British motorcycle magazine

Motor Cycling was the first British motorcycle magazine. It was launched in 1902 by Temple Press as an offshoot of Motor magazine. It was withdrawn after a few months but relaunched in 1909. The Motor Cycle—which was launched by Iliffe in April 1903—coined the slogan on its masthead: "Established in 1903 and for over six years the only paper solely devoted to the pastime".
 the front covers often had varying degree of green background, green or contrasting text and B&W illustrations or photographic images. This common theme resulted in almost a 'trademark' appearance, being called "The Green 'un", distinguishing it from its rival publication The Motor Cycle which had variation on blue background colouring with contrasting text and images ("The Blue 'un").

==Early years==
Graham Walker edited the magazine from 1938 to 1954. He was a dispatch rider in the First World War and had a successful racing career with Rudge, Sunbeam, and Norton, winning the Ulster Grand Prix in 1928. He rode many times in the Isle of Man TT, winning the lightweight (250cc) class in 1931, and became president of the TT Riders Association. He was also the father of racing commentator Murray Walker.

Many issues throughout the 1940s and 1950s had the strapline "Read wherever motorcycles are ridden!"

==Later years==

Motor Cycling with Scooter Weekly, 2 April 1959

In 1959 it became Motor Cycling with Scooter Weekly. The magazine continued until 1962 when it changed to newspaper format, later merging in 1967 with Motor Cycle which had hitherto remained as magazine format.

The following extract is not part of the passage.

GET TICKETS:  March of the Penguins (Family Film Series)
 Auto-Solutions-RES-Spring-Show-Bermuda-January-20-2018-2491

Traditionally, Motor Cycling had a sporting-bias whilst Motor Cycle had more of a technical grounding. In his first-page article of the last magazine-format of Motor Cycle dated 3 August 1967, editor-in-chief of the new venture Harry Louis stated:

"Besides bringing two famous, long-established publications together, we are uniting the star writers on both into one team operating from Dorset House.

These enthusiasts who, basically all-rounders but with specialized interests when they punch their typewriters, form the most experienced, knowledgeable and liveliest bunch of motor-cycling journalists ever in our field."

The two publications continued as one in the newspaper format, initially using the name Motor Cycle Incorporating Motor Cycling under Motor Cycle publishers Iliffe Specialist Publications Ltd.

"The printing will be by the latest process, web-offset, which gives much brighter reproduction of pictures than has been possible in the past. With about twice as much space as in this issue, the new Motor Cycle brings you all the features you expect plus much more extensive coverage of sport and news."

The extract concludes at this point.